I’ve been making this sauce ever since and now love how finicky it is, how it requires and demands so much attention. It’s a bratty sauce, it doesn’t want to listen and each time I make it, I take pleasure in winning it over.
Saehee's Coconut Crème Anglaise
1 cup heavy cream
1 cup coconut milk
1 vanilla bean (scraped)
3/4 cup sugar
5 egg yolks
1. In a large mixing bowl whisk together the egg yolks and sugar until the mixture reaches ribbon consistency. The yolks should become foamy and turn pale yellow. This requires a certain amount of arm strength. Use a mixer if you have one available. Set aside.

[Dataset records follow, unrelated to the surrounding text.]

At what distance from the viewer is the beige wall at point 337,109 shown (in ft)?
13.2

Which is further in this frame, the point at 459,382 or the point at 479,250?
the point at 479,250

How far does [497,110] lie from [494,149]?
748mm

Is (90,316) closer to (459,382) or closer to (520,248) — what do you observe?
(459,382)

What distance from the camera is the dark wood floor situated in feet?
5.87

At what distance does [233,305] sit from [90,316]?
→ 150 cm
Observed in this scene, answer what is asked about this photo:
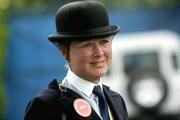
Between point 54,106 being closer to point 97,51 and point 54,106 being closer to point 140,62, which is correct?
point 97,51

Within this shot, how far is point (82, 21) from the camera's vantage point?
13.8 ft

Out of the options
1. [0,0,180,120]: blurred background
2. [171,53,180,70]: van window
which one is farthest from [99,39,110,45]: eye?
[171,53,180,70]: van window

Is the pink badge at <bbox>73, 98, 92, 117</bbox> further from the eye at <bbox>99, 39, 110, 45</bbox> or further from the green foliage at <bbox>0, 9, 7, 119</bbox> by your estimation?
the green foliage at <bbox>0, 9, 7, 119</bbox>

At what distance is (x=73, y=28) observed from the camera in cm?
421

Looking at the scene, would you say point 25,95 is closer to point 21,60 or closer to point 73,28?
point 21,60

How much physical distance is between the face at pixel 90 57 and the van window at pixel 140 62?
398 inches

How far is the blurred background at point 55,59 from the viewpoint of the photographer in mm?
14062

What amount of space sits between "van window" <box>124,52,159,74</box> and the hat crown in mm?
10108

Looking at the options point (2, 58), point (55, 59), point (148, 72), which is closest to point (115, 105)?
point (148, 72)

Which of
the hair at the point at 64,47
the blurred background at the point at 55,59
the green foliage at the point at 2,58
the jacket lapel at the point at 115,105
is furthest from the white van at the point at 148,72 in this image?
the hair at the point at 64,47

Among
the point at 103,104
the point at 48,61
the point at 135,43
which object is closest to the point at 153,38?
the point at 135,43

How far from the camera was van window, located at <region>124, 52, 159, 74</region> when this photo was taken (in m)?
14.4

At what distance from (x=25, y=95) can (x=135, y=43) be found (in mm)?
1998

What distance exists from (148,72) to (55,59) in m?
1.49
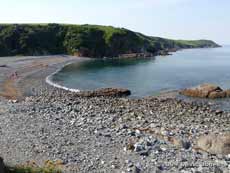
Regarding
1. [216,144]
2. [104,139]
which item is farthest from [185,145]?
[104,139]

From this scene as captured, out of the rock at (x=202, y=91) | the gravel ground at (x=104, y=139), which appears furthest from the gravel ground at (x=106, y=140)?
the rock at (x=202, y=91)

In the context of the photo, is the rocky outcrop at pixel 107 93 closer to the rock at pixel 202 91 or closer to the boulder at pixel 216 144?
the rock at pixel 202 91

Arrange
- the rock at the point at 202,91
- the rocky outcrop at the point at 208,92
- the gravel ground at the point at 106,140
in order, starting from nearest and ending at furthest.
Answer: the gravel ground at the point at 106,140, the rocky outcrop at the point at 208,92, the rock at the point at 202,91

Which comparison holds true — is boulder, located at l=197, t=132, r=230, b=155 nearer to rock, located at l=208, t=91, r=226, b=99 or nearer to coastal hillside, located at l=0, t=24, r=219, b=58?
rock, located at l=208, t=91, r=226, b=99

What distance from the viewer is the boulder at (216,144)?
2333 cm

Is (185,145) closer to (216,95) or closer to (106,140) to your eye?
(106,140)

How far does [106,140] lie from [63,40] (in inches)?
5683

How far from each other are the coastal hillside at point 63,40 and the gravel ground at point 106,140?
119 m

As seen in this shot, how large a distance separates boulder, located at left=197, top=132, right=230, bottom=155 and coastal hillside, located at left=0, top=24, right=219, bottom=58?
131 metres

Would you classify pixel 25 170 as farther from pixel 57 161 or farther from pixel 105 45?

2. In a medium pot heat up the heavy cream, coconut milk, and vanilla bean and bring to a light simmer.
3. Spoon about 2-3 tablespoons of the heated cream mixture into the egg mixture and whisk to combine. Do this 3-4 more times until the egg mixture slowly reaches up to approximately the same temperature as the cream mixture. This ensures that the egg yolks don't turn into scramble eggs.
4. Add the egg mixture into the pot and slowly heat your sauce on low, stirring consistently every couple minutes to make sure the sauce doesn't thicken too quickly. Slow and low heat will make the sauce silkier. This should take about 15-30 minutes.
5. The sauce is done when it can coat the back of a metal spoon without slipping off.
6. Strain in a fine mesh strainer and let cool to room temperature before refrigerating.